Now, create a new Python file called pdf_chatbot.py. Here's our basic setup:

from langchain.document_loaders import PyPDFLoader
from langchain.embeddings import OpenAIEmbeddings
from langchain.vectorstores import Chroma
from langchain.chat_models import ChatOpenAI
from langchain.chains import ConversationalRetrievalChain
from dotenv import load_dotenv
import os

#Load our environment variables

load_dotenv()

The Magic Ingredients: How RAG Works

Before we dive deeper, let me explain RAG in simple terms. Imagine you're helping a friend with their homework. You'd probably:

  1. Read through their textbook
  2. Remember where the important stuff is
  3. Use that information to answer their questions

That's exactly what RAG does! It:

  1. Reads and breaks down our PDFs
  2. Stores the information in a smart way
  3. Retrieves relevant bits when answering questions

Loading Our PDF

Let's add some code to handle our PDF:

def load_pdf(pdf_path):
    loader = PyPDFLoader(pdf_path)
    pages = loader.load()
    print(f"Loaded {len(pages)} pages from the PDF")
    return pages

# Example usage
pdf_path = "your_document.pdf"
documents = load_pdf(pdf_path)

Setting Up Our Brain (Vector Store)

Now comes the cool part - we'll create a "brain" for our chatbot using ChromaDB:

def create_vector_store(documents):
    embeddings = OpenAIEmbeddings()
    vector_store = Chroma.from_documents(
        documents,
        embeddings,
        persist_directory="./data"
    )
    return vector_store

vector_store = create_vector_store(documents)

The Chat Interface

Here's where it gets exciting - let's make our chatbot interactive:

def create_chat_chain():
    llm = ChatOpenAI(temperature=0.7)
    chain = ConversationalRetrievalChain.from_llm(
        llm=llm,
        retriever=vector_store.as_retriever(search_kwargs={"k": 3}),
    )
    return chain

def chat_with_pdf():
    chain = create_chat_chain()
    chat_history = []
    print("🤖 Hi!
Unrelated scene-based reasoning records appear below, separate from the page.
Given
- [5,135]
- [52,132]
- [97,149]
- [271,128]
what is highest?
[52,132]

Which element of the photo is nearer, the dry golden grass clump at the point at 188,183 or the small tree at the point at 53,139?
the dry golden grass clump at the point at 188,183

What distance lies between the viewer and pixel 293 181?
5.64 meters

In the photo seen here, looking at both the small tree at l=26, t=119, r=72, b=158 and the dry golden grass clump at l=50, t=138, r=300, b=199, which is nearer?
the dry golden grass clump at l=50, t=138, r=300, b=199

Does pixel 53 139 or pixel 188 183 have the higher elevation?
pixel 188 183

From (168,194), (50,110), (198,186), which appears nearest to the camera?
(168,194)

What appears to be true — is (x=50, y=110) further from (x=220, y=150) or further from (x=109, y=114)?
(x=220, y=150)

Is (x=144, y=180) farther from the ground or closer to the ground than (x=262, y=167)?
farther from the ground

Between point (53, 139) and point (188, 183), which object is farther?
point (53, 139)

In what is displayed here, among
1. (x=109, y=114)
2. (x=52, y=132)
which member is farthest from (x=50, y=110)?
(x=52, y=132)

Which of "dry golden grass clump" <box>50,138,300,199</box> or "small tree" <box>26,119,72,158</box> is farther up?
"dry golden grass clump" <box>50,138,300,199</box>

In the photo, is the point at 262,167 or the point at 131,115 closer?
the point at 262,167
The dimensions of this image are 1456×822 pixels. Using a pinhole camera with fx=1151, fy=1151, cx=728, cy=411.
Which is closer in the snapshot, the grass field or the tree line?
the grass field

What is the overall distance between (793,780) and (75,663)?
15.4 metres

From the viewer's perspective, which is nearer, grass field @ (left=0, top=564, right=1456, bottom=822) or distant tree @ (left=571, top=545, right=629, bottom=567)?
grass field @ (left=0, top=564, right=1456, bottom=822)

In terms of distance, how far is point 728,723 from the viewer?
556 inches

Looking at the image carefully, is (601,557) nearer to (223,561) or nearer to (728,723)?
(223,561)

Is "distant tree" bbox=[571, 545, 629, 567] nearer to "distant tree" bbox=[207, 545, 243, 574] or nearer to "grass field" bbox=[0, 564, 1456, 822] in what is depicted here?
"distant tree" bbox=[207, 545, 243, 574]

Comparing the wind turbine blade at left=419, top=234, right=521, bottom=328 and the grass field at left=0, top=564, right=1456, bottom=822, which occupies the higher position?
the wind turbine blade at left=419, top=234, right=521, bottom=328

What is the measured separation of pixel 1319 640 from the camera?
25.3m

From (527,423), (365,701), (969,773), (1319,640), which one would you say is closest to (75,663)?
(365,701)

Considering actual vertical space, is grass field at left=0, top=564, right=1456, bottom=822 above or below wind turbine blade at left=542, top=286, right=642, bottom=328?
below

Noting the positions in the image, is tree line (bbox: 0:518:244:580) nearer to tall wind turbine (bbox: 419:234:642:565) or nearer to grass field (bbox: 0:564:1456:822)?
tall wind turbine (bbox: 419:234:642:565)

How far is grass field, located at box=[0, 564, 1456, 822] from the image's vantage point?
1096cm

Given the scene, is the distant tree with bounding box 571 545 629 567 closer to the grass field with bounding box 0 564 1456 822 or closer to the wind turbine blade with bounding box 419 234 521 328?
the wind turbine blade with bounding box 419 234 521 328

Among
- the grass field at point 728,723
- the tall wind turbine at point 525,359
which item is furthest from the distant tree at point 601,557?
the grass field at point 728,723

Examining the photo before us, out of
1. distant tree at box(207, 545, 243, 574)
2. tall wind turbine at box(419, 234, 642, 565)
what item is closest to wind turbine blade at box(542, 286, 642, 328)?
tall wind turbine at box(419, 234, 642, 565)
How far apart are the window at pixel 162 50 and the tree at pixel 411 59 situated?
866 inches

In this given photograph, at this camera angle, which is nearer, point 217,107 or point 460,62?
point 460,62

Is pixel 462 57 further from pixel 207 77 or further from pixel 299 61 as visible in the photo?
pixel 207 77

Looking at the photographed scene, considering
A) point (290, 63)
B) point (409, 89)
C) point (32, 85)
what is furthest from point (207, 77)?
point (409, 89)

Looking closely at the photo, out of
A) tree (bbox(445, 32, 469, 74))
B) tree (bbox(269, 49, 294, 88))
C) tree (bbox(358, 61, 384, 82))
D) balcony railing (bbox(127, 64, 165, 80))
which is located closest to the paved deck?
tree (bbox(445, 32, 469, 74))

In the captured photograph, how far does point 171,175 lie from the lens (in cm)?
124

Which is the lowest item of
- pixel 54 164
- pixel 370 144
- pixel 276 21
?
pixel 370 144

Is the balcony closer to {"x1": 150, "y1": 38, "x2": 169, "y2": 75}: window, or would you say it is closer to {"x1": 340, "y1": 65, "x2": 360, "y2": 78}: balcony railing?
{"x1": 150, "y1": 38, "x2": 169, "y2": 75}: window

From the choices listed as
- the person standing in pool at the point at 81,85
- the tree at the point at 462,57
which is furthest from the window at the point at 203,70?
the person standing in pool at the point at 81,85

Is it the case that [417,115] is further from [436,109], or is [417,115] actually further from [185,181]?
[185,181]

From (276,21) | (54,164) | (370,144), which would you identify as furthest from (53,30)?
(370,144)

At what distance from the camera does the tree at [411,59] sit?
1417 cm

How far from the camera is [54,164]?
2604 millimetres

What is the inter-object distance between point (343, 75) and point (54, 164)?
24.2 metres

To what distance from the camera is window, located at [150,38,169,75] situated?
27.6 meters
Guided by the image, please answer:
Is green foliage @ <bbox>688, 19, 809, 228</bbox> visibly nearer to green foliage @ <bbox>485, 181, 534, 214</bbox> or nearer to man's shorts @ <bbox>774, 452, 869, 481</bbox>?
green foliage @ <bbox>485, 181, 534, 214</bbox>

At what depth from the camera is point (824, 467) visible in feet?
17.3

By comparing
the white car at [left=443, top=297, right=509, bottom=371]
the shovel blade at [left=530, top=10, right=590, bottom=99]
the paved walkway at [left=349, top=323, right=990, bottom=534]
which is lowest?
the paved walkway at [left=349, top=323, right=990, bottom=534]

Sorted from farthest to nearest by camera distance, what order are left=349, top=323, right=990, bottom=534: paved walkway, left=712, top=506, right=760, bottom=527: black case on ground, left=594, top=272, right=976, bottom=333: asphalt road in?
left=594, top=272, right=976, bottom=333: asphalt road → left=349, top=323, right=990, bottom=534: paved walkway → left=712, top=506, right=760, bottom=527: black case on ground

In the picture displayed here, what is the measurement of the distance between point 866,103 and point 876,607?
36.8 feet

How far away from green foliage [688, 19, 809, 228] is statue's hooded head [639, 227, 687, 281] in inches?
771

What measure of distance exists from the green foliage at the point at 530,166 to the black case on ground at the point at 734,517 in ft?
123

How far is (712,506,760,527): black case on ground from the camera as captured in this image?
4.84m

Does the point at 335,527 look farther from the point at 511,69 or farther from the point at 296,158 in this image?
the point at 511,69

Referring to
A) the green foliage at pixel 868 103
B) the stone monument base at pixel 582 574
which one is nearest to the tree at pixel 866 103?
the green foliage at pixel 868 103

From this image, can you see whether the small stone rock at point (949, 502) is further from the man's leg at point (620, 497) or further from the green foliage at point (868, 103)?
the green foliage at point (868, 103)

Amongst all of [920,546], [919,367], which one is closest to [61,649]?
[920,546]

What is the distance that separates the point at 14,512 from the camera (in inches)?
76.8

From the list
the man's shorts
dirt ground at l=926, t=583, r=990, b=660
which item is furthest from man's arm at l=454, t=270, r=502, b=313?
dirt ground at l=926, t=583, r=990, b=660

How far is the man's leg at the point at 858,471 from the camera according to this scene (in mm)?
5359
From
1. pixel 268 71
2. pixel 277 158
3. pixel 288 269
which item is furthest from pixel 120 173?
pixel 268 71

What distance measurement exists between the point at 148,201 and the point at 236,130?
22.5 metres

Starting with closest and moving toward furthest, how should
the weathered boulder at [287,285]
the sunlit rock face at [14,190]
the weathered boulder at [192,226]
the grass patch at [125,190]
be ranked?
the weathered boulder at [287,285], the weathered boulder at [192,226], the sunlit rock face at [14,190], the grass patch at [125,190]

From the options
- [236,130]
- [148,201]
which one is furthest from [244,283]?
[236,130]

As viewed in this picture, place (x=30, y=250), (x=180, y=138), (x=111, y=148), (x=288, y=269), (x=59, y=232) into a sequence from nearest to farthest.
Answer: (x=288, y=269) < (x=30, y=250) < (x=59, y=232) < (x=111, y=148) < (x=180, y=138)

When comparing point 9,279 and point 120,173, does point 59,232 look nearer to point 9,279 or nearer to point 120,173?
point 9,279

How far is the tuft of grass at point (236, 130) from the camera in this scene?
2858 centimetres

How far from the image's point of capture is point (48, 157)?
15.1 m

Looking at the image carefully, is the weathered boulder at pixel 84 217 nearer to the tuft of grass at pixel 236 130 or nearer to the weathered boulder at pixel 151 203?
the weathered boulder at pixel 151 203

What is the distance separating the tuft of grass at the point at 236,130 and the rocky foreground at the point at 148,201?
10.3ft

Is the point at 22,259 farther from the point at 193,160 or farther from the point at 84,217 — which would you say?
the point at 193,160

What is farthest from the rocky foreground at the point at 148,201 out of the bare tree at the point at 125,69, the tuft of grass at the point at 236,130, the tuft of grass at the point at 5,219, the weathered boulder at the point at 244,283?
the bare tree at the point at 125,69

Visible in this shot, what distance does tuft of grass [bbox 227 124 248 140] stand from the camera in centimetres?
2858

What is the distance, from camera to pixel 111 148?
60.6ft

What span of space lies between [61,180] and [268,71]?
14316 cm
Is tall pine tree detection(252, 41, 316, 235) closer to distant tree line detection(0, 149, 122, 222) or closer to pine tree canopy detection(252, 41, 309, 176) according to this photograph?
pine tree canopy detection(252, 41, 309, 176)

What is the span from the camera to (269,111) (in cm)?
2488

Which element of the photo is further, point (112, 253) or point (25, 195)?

I've read your PDF. What would you like to know about it?")
    print("(Type 'quit' to exit)")

    while True:
        question = input("\nYou: ")
        if question.lower() == 'quit':
            break

        response = chain({"question": question, "chat_history": chat_history})
        chat_history.append((question, response['answer']))
        print("\n🤖:", response['answer'])

# Let's start chatting!
chat_with_pdf()

Taking It For a Spin

Now for the fun part! Let's see our creation in action. Save your code and run:

python pdf_chatbot.py

Drop any PDF into your project folder, update the pdf_path, and start chatting! Try questions like:

  • "What's the main topic of this document?"
  • "Can you summarize page 5?"
  • "What are the key points about [specific topic]?"

Cool Things You Can Try

Once you've got the basic version working, here are some fun tweaks you can make:

  1. Add support for multiple PDFs
  2. Create a simple web interface using Streamlit
  3. Add memory to your chatbot so it remembers previous conversations
  4. Experiment with different language models

Wrapping Up

And there you have it! We've built a pretty neat PDF chatbot that uses RAG to give smart, contextual answers. The cool thing about this setup is how flexible it is - you can use it for all sorts of documents, not just PDFs.

Remember, this is just the beginning. Feel free to experiment and modify the code to suit your needs. Maybe add some error handling, try different embedding models, or even extend it to handle other file types.